Testo riportato »

Il grande teorico arabo al-Fārābi presenta nel suo Kitāb al mūsiqī al-kabir, “Grande libro sulla musica”, il canto, ghinā, sintesi tra poesia e musica, come il più evoluto mezzo espressivo ideato dall’uomo. Wilhelm Heinrich Wackenroder (1773-1798) postula:
“La musica dipinge sentimenti umani in maniera sovraumana perché parla un linguaggio che noi non conosciamo nella vita corrente, che non sappiamo né come né dove abbiamo appreso, che si può conoscere solo come il linguaggio degli angeli”

Istruzioni da seguire » Procedi con la continuazione del testo sulla musica, a partire dal punto in cui si ferma. Le righe successive provengono da un'altra fonte.

Materiale fornito »

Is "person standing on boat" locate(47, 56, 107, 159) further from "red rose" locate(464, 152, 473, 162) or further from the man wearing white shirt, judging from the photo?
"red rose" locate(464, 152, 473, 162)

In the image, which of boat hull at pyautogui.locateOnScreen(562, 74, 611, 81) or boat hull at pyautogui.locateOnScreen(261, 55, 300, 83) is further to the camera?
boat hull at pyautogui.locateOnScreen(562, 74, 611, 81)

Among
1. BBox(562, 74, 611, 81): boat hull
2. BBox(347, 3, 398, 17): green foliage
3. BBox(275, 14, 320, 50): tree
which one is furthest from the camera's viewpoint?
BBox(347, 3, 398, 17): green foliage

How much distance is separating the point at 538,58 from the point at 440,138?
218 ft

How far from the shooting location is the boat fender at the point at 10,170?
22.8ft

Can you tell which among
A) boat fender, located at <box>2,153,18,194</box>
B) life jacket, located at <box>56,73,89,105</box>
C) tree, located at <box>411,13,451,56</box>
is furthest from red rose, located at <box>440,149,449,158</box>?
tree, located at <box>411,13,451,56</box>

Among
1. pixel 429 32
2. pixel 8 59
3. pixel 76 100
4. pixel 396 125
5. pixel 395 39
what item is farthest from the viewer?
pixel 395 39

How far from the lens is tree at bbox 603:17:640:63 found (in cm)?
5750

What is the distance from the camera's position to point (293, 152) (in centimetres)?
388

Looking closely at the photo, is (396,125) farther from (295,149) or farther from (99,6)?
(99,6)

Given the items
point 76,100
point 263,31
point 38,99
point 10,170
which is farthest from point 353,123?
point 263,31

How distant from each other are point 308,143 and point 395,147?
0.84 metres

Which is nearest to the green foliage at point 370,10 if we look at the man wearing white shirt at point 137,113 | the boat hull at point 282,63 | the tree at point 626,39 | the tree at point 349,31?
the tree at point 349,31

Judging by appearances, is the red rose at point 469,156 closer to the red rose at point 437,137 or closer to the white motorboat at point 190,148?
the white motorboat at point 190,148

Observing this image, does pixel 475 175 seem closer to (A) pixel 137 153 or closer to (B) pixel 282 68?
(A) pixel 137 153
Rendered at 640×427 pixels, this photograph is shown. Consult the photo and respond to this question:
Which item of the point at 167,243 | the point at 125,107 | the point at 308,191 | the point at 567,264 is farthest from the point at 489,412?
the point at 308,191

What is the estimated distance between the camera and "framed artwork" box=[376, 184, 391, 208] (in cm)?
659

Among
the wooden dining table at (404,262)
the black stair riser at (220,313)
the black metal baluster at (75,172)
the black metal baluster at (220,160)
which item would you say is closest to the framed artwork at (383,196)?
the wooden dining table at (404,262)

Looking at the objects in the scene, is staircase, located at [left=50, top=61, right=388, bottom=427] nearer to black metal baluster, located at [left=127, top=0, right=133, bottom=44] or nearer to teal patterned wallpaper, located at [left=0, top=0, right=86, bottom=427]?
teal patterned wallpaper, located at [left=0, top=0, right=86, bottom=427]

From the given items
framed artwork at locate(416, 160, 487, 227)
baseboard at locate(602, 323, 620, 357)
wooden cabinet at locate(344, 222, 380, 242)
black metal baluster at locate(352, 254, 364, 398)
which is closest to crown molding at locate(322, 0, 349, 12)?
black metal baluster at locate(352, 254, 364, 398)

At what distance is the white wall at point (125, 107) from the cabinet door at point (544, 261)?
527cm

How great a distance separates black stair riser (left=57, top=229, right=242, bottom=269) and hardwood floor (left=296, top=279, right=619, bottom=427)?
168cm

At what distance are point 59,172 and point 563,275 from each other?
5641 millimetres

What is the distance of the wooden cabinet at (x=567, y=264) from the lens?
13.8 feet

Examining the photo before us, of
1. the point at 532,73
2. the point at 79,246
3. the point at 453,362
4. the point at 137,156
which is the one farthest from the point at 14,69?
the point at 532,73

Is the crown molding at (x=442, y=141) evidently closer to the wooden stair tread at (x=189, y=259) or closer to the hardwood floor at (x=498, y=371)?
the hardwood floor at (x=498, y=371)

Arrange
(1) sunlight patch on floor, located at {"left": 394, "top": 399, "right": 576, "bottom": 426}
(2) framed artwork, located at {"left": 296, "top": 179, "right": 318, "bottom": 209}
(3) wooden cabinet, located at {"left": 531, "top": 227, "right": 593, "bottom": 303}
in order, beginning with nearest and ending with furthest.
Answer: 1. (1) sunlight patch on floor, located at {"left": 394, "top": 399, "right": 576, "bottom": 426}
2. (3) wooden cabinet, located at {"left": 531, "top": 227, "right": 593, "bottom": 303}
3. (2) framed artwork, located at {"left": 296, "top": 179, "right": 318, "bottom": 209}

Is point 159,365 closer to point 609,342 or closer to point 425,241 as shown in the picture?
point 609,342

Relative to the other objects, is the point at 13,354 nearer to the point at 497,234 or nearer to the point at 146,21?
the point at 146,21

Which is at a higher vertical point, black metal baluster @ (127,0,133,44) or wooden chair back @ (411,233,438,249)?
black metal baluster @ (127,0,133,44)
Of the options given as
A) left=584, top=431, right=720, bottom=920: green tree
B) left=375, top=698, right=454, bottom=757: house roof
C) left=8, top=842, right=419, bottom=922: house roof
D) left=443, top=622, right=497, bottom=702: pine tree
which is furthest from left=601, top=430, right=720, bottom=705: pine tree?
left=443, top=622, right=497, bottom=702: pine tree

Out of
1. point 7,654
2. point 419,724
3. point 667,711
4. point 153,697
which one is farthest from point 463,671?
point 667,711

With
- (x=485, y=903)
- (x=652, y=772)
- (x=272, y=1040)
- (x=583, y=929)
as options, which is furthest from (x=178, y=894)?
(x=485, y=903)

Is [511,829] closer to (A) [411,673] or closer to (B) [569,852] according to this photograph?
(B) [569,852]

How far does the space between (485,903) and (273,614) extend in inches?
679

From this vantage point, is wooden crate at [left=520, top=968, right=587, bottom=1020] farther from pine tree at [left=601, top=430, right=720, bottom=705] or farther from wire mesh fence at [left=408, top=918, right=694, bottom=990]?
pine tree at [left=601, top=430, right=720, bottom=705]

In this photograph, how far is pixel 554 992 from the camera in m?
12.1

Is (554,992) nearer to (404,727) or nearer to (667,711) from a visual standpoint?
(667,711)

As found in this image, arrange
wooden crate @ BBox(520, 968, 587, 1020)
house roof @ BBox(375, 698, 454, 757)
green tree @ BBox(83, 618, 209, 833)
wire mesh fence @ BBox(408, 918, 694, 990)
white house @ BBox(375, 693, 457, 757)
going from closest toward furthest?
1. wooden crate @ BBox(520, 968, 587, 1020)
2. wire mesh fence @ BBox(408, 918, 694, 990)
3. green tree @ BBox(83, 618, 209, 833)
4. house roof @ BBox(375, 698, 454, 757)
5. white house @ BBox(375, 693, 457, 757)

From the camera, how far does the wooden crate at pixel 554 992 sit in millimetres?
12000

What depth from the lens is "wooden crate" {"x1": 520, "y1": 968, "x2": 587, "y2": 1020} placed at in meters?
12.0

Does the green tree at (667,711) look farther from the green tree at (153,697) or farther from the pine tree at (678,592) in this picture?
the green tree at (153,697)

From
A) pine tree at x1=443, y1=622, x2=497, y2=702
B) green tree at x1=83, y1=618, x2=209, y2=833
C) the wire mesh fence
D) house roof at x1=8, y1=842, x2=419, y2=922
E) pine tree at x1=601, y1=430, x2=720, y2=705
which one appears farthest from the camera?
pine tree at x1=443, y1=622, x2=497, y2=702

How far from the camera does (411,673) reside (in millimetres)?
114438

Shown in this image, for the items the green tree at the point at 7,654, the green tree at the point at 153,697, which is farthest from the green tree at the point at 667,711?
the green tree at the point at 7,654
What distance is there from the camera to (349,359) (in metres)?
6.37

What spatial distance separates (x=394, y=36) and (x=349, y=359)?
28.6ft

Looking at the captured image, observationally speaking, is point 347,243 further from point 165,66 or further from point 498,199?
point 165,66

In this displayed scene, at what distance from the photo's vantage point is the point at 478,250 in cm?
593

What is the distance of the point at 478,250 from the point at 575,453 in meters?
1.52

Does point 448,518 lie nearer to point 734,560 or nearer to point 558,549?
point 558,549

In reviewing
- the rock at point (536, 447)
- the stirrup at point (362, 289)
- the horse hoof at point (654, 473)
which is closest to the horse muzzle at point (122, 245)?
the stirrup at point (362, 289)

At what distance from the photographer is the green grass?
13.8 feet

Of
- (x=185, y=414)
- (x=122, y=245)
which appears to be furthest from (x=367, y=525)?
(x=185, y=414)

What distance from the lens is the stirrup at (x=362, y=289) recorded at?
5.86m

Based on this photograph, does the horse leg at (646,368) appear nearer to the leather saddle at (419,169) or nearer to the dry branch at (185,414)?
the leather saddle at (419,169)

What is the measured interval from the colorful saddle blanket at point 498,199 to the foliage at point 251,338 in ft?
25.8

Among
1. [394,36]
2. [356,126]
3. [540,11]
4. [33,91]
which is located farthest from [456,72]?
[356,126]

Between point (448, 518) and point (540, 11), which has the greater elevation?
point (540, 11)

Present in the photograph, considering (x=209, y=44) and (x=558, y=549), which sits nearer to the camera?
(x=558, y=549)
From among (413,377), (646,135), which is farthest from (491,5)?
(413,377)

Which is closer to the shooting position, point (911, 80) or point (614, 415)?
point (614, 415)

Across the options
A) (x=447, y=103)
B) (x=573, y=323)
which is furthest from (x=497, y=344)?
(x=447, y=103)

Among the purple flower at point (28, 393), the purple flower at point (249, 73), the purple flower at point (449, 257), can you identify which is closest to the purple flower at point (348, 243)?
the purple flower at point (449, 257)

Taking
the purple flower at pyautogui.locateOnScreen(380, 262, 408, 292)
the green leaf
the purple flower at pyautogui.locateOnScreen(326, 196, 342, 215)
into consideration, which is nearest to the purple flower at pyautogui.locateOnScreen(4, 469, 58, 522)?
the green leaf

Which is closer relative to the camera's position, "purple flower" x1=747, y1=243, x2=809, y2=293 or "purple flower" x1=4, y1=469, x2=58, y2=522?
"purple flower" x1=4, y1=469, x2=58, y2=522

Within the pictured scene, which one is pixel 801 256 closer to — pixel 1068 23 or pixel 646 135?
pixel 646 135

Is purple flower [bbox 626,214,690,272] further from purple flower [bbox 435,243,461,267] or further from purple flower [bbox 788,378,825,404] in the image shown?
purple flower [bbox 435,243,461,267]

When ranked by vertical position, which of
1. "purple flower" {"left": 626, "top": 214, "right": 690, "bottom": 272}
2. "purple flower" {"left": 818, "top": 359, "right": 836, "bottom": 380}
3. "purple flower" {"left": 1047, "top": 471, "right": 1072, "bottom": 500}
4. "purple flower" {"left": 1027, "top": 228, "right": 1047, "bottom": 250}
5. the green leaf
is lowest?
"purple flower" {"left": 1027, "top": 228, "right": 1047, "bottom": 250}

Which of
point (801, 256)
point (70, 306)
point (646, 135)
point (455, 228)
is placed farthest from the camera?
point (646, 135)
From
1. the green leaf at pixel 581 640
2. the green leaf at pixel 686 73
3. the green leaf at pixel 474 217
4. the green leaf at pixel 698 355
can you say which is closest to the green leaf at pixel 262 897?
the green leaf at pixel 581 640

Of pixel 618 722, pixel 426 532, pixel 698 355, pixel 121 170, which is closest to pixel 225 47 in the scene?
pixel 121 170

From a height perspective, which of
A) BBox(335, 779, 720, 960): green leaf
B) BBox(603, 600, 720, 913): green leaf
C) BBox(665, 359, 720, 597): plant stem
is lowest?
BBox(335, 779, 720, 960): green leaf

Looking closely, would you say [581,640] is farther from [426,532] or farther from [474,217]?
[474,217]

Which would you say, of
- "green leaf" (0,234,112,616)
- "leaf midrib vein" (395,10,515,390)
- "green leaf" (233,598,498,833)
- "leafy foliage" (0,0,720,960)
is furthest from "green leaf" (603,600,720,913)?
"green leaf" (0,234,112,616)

Risposta al compito »
Un mondo suggestivo e magico, quello del Melodramma, dove voci, scene, costumi, luci, suoni, applausi, (a volte anche fischi), fanno vibrare il nostro sé profondo, e dove entrano in campo sentimenti molteplici e a volte contrastanti, ma tutti squisitamente umani e senza tempo, quali dramma, tragedia, vita, morte, amore, tradimento, gelosia, abbandono, invidia, sconfitta, miseria, dolore; e tanto sangue, (una per tutte la celebre scena “della pazzia” nella Lucia di Lammermoor, capolavoro di Gaetano Donizetti). Un connubio stretto tra suono ed emozioni, più moderno e attuale di quanto tanti detrattori pensino, e che continua ad appassionare e commuovere migliaia di donne e uomini.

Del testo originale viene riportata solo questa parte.